MANILA, Philippines — Despite the skepticism of Western-oriented physicians, Filipinos have been using different parts of the Vitex negundo plant (known as lagundi in Tagalog and dangla in Ilocano) to treat various ailments long before Jesuit missionaries wrote about it in 17th-century chronicles.
Many of the claims of folk apothecaries have been validated by several scientific studies, dating back to the 1980s, both in the Philippines and India, where the plant is known as nirgundi.
With the current challenge of COVID-19, the Department of Science and Technology (DOST) is preparing to start clinical trials on lagundi’s efficacy in treating the symptoms that accompany the respiratory ailment that has hit more than 200,000 Filipinos.
FDA approval
Science and Technology Secretary Fortunato dela Peña said the trials would involve about 200 volunteers in the quarantine centers of the Quezon Institute, Philippine National Police, both in Quezon City, and Sta. Ana Hospital in Manila. The trial will be conducted by the Philippine General Hospital.
Dela Peña announced the start of the study after the Food and Drug Administration (FDA) approved last week the clinical trials for lagundi as a treatment for COVID-19.
“Our goal is to address symptoms, such as cough, fever and sore throat. because it is important if our patients who are mild cases would get relief from these symptoms,” he said at the government’s Laging Handa briefing on Saturday.
In 1974, several universities and government agencies formed the National Integrated Research Program on Medicinal Plants to validate the claims of folk apothecaries. Among the scientists involved in the study were noted physicians Nelia Cortez-Maramba and the late Conrado Dayrit.
Therapeutic uses
Lagundi was one of the 10 plant species approved for therapeutic uses and it was soon produced commercially under a cough syrup patent owned by the government. The syrup was soon expanded to tablets and is now marketed under brand names, such as Ascof, Plemex and Lagundex.
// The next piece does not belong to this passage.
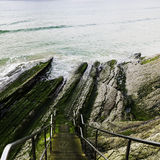 Stairs in the cliff. Stairs with banister descending for the cliff towards the beach in San Sebastian Stock Photos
Aside from lagundi, Dayrit, one of the country’s leading pharmacologists and cardiologists who died in 2007, was also involved in research on coconut oil, which was a target of the US soybean industry because of its growing popularity in the 1970s and 1980s.
The use of coconut oil thus diminished for cooking but Dayrit’s work, started in the 1960s, sparked renewed interest in the health benefits of virgin coconut oil (VCO) all over the world.
Moreover, the science secretary said the essential oils of coconut are also being studied in other parts of the world after in vitro, or laboratory, trials showed a reduction in the infectivity of novel coronavirus that causes COVID-19.
Dela Peña said the DOST’s own trials on VCO in Sta. Rosa, Laguna, may be completed soon and may even be expanded to Valenzuela City after three-fourths of the conditions of volunteer-patients in Sta. Rosa showed improvement. “But we still need an analysis and formal report,” he added.
Russian vaccine
Dela Peña said the country will also be involved in the clinical trial of the Russian COVID-19 vaccine, Sputnik V, but they are still awaiting key developments.
One is the decision of the World Health Organization (WHO) on whether to include Sputnik V in WHO’s ongoing Solidarity trial.
The Philippines’ vaccine panel expert head, Dr. Nina Gloriano, has been designated as a member of the WHO panel that would recommend the vaccines to be used in the solidarity trials, Dela Peña noted.
“If Sputnik will undergo trial in the Philippines, this would likely be under the independent trials category because I don’t know if it would be included in the WHO Solidarity trials. We’re still waiting for the announcement of the WHO,” Dela Peña said.
He also said the Philippines and Russia have also been working on a confidentiality agreement on the data from the Russian trials prior to the approval of Sputnik V. Filipino experts would have to study the data before it is approved by the FDA.